EXERCISE OBJECTIVE → Each entry that appears below should be restated exactly as it is.
****************
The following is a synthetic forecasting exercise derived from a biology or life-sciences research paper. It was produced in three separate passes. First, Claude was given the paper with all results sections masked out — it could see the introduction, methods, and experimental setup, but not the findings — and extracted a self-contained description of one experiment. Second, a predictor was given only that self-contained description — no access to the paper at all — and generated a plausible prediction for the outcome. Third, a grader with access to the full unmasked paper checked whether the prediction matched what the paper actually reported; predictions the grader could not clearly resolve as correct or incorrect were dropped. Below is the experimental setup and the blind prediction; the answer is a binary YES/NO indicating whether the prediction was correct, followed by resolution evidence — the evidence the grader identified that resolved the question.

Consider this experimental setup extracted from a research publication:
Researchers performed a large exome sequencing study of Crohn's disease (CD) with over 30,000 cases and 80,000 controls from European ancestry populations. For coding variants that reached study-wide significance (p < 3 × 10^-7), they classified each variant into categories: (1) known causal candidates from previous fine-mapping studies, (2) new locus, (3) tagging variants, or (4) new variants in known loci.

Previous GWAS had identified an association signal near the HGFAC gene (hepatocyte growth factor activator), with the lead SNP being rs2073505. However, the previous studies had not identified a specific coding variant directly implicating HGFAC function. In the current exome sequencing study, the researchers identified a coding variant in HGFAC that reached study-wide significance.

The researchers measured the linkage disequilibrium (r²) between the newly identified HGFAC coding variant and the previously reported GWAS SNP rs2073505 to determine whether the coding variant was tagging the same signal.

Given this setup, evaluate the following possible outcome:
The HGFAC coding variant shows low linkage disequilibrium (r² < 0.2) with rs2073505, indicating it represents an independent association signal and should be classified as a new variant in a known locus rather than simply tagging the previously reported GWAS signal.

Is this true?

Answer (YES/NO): NO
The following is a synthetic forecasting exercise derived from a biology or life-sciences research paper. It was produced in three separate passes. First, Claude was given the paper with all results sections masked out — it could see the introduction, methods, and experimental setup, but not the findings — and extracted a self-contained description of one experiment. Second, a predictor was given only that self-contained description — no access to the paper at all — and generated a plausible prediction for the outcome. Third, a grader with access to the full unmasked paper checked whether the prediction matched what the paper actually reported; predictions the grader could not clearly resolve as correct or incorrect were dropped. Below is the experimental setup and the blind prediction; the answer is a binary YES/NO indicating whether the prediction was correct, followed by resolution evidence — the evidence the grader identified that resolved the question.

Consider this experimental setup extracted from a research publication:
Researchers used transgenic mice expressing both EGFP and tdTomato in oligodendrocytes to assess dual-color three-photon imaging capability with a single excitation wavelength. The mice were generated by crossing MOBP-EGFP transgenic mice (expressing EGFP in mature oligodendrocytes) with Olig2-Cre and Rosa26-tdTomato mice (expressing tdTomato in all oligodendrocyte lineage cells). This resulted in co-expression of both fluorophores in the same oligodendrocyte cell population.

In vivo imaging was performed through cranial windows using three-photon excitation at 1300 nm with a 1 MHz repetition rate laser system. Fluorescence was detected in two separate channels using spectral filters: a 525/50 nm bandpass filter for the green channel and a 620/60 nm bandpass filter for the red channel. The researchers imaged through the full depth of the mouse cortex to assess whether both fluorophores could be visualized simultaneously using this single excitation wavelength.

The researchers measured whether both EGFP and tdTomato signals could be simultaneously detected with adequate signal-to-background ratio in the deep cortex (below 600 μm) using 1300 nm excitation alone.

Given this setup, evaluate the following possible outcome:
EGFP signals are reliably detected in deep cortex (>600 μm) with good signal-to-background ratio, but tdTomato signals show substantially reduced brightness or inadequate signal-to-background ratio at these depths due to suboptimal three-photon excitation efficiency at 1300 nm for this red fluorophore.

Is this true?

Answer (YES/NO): NO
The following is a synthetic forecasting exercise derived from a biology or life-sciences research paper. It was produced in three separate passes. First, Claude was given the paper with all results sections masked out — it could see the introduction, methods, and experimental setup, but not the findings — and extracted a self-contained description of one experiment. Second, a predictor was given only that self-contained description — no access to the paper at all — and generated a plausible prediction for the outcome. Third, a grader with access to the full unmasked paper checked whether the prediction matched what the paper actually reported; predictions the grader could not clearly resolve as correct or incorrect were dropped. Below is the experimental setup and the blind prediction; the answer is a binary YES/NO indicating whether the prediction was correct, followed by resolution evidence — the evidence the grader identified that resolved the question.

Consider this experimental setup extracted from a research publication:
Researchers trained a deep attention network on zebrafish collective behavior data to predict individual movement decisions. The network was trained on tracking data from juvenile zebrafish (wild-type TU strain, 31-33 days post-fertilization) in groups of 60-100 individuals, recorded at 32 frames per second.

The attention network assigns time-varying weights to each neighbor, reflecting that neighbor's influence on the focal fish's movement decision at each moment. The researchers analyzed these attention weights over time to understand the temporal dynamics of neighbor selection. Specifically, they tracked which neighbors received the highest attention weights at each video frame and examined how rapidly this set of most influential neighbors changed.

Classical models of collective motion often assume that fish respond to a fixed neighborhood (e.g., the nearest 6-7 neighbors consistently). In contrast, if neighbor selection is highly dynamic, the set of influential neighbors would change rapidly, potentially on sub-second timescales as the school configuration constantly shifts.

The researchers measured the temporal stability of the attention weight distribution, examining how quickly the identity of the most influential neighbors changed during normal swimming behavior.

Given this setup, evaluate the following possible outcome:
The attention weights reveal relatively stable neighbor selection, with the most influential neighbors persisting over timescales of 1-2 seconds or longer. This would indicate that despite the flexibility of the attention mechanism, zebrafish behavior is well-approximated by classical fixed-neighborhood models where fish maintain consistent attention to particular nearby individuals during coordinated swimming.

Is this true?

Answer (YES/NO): NO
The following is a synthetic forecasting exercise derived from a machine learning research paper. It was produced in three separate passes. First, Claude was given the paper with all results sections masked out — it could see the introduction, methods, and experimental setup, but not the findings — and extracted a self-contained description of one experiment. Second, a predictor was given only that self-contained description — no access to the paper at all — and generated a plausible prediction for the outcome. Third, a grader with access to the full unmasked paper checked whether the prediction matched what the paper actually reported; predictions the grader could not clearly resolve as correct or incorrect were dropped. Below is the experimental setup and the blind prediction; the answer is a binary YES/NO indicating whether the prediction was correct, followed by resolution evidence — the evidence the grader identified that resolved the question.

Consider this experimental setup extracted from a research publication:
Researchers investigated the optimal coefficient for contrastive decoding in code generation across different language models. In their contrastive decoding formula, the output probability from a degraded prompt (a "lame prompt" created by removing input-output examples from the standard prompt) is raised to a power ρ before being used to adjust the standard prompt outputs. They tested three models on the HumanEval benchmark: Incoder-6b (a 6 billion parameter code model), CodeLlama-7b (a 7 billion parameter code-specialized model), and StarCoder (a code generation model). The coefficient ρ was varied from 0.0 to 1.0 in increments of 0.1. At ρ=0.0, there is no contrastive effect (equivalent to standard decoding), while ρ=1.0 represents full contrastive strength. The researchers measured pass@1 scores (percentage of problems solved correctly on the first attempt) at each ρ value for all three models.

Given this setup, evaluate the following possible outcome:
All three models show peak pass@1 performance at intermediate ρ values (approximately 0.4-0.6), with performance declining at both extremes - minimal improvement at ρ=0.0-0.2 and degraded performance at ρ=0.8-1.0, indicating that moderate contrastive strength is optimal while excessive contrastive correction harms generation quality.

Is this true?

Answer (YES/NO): NO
****************
PROBLEM SOLUTION →
The following is a synthetic forecasting exercise derived from a biology or life-sciences research paper. It was produced in three separate passes. First, Claude was given the paper with all results sections masked out — it could see the introduction, methods, and experimental setup, but not the findings — and extracted a self-contained description of one experiment. Second, a predictor was given only that self-contained description — no access to the paper at all — and generated a plausible prediction for the outcome. Third, a grader with access to the full unmasked paper checked whether the prediction matched what the paper actually reported; predictions the grader could not clearly resolve as correct or incorrect were dropped. Below is the experimental setup and the blind prediction; the answer is a binary YES/NO indicating whether the prediction was correct, followed by resolution evidence — the evidence the grader identified that resolved the question.

Consider this experimental setup extracted from a research publication:
Researchers performed a large exome sequencing study of Crohn's disease (CD) with over 30,000 cases and 80,000 controls from European ancestry populations. For coding variants that reached study-wide significance (p < 3 × 10^-7), they classified each variant into categories: (1) known causal candidates from previous fine-mapping studies, (2) new locus, (3) tagging variants, or (4) new variants in known loci.

Previous GWAS had identified an association signal near the HGFAC gene (hepatocyte growth factor activator), with the lead SNP being rs2073505. However, the previous studies had not identified a specific coding variant directly implicating HGFAC function. In the current exome sequencing study, the researchers identified a coding variant in HGFAC that reached study-wide significance.

The researchers measured the linkage disequilibrium (r²) between the newly identified HGFAC coding variant and the previously reported GWAS SNP rs2073505 to determine whether the coding variant was tagging the same signal.

Given this setup, evaluate the following possible outcome:
The HGFAC coding variant shows low linkage disequilibrium (r² < 0.2) with rs2073505, indicating it represents an independent association signal and should be classified as a new variant in a known locus rather than simply tagging the previously reported GWAS signal.

Is this true?

Answer (YES/NO): NO
The following is a synthetic forecasting exercise derived from a biology or life-sciences research paper. It was produced in three separate passes. First, Claude was given the paper with all results sections masked out — it could see the introduction, methods, and experimental setup, but not the findings — and extracted a self-contained description of one experiment. Second, a predictor was given only that self-contained description — no access to the paper at all — and generated a plausible prediction for the outcome. Third, a grader with access to the full unmasked paper checked whether the prediction matched what the paper actually reported; predictions the grader could not clearly resolve as correct or incorrect were dropped. Below is the experimental setup and the blind prediction; the answer is a binary YES/NO indicating whether the prediction was correct, followed by resolution evidence — the evidence the grader identified that resolved the question.

Consider this experimental setup extracted from a research publication:
Researchers used transgenic mice expressing both EGFP and tdTomato in oligodendrocytes to assess dual-color three-photon imaging capability with a single excitation wavelength. The mice were generated by crossing MOBP-EGFP transgenic mice (expressing EGFP in mature oligodendrocytes) with Olig2-Cre and Rosa26-tdTomato mice (expressing tdTomato in all oligodendrocyte lineage cells). This resulted in co-expression of both fluorophores in the same oligodendrocyte cell population.

In vivo imaging was performed through cranial windows using three-photon excitation at 1300 nm with a 1 MHz repetition rate laser system. Fluorescence was detected in two separate channels using spectral filters: a 525/50 nm bandpass filter for the green channel and a 620/60 nm bandpass filter for the red channel. The researchers imaged through the full depth of the mouse cortex to assess whether both fluorophores could be visualized simultaneously using this single excitation wavelength.

The researchers measured whether both EGFP and tdTomato signals could be simultaneously detected with adequate signal-to-background ratio in the deep cortex (below 600 μm) using 1300 nm excitation alone.

Given this setup, evaluate the following possible outcome:
EGFP signals are reliably detected in deep cortex (>600 μm) with good signal-to-background ratio, but tdTomato signals show substantially reduced brightness or inadequate signal-to-background ratio at these depths due to suboptimal three-photon excitation efficiency at 1300 nm for this red fluorophore.

Is this true?

Answer (YES/NO): NO
The following is a synthetic forecasting exercise derived from a biology or life-sciences research paper. It was produced in three separate passes. First, Claude was given the paper with all results sections masked out — it could see the introduction, methods, and experimental setup, but not the findings — and extracted a self-contained description of one experiment. Second, a predictor was given only that self-contained description — no access to the paper at all — and generated a plausible prediction for the outcome. Third, a grader with access to the full unmasked paper checked whether the prediction matched what the paper actually reported; predictions the grader could not clearly resolve as correct or incorrect were dropped. Below is the experimental setup and the blind prediction; the answer is a binary YES/NO indicating whether the prediction was correct, followed by resolution evidence — the evidence the grader identified that resolved the question.

Consider this experimental setup extracted from a research publication:
Researchers trained a deep attention network on zebrafish collective behavior data to predict individual movement decisions. The network was trained on tracking data from juvenile zebrafish (wild-type TU strain, 31-33 days post-fertilization) in groups of 60-100 individuals, recorded at 32 frames per second.

The attention network assigns time-varying weights to each neighbor, reflecting that neighbor's influence on the focal fish's movement decision at each moment. The researchers analyzed these attention weights over time to understand the temporal dynamics of neighbor selection. Specifically, they tracked which neighbors received the highest attention weights at each video frame and examined how rapidly this set of most influential neighbors changed.

Classical models of collective motion often assume that fish respond to a fixed neighborhood (e.g., the nearest 6-7 neighbors consistently). In contrast, if neighbor selection is highly dynamic, the set of influential neighbors would change rapidly, potentially on sub-second timescales as the school configuration constantly shifts.

The researchers measured the temporal stability of the attention weight distribution, examining how quickly the identity of the most influential neighbors changed during normal swimming behavior.

Given this setup, evaluate the following possible outcome:
The attention weights reveal relatively stable neighbor selection, with the most influential neighbors persisting over timescales of 1-2 seconds or longer. This would indicate that despite the flexibility of the attention mechanism, zebrafish behavior is well-approximated by classical fixed-neighborhood models where fish maintain consistent attention to particular nearby individuals during coordinated swimming.

Is this true?

Answer (YES/NO): NO
The following is a synthetic forecasting exercise derived from a machine learning research paper. It was produced in three separate passes. First, Claude was given the paper with all results sections masked out — it could see the introduction, methods, and experimental setup, but not the findings — and extracted a self-contained description of one experiment. Second, a predictor was given only that self-contained description — no access to the paper at all — and generated a plausible prediction for the outcome. Third, a grader with access to the full unmasked paper checked whether the prediction matched what the paper actually reported; predictions the grader could not clearly resolve as correct or incorrect were dropped. Below is the experimental setup and the blind prediction; the answer is a binary YES/NO indicating whether the prediction was correct, followed by resolution evidence — the evidence the grader identified that resolved the question.

Consider this experimental setup extracted from a research publication:
Researchers investigated the optimal coefficient for contrastive decoding in code generation across different language models. In their contrastive decoding formula, the output probability from a degraded prompt (a "lame prompt" created by removing input-output examples from the standard prompt) is raised to a power ρ before being used to adjust the standard prompt outputs. They tested three models on the HumanEval benchmark: Incoder-6b (a 6 billion parameter code model), CodeLlama-7b (a 7 billion parameter code-specialized model), and StarCoder (a code generation model). The coefficient ρ was varied from 0.0 to 1.0 in increments of 0.1. At ρ=0.0, there is no contrastive effect (equivalent to standard decoding), while ρ=1.0 represents full contrastive strength. The researchers measured pass@1 scores (percentage of problems solved correctly on the first attempt) at each ρ value for all three models.

Given this setup, evaluate the following possible outcome:
All three models show peak pass@1 performance at intermediate ρ values (approximately 0.4-0.6), with performance declining at both extremes - minimal improvement at ρ=0.0-0.2 and degraded performance at ρ=0.8-1.0, indicating that moderate contrastive strength is optimal while excessive contrastive correction harms generation quality.

Is this true?

Answer (YES/NO): NO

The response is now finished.